Alaska Pipeline Project
In November 2007, TransCanada submitted an application to the State of Alaska for a license to construct the Alaska Pipeline Project under the AGIA. In January 2008, Alaska Governor Sarah Palin's administration determined that TransCanada's application was the only proposal that met all of the state's requirements and in December 2008 the State of Alaska issued the AGIA license to TransCanada. Under the AGIA, the State of Alaska has agreed to reimburse a share of TransCanada's eligible pre-construction costs to a maximum of US$500 million.

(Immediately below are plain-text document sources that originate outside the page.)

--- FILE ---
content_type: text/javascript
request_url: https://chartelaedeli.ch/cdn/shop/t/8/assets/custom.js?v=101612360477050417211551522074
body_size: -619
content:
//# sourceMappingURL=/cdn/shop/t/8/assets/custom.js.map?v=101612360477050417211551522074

The Alaska Pipeline Project will be a 4.5 Bcf/d natural gas pipeline extending approximately 2,760 km (1,715 miles) from a new natural gas treatment plant at Prudhoe Bay, Alaska to Alberta. This pipeline will integrate with the Alberta System to provide access to diverse markets across North America. The application included provision for expansions up to 5.9 Bcf/d through the addition of compressor stations in Alaska and Canada. TransCanada estimated the total capital cost of the entire project to be approximately US$26 billion in 2007 dollars.
Since the AGIA license was awarded, TransCanada has moved forward with developing the project, which involves engineering, environmental, aboriginal relations and commercial work to conclude an initial binding open season by mid-2010. TransCanada continues its efforts to align with potential shippers and if sufficient firm contracts are secured in the open season, construction would begin following regulatory approvals, with an anticipated in-service date of 2018.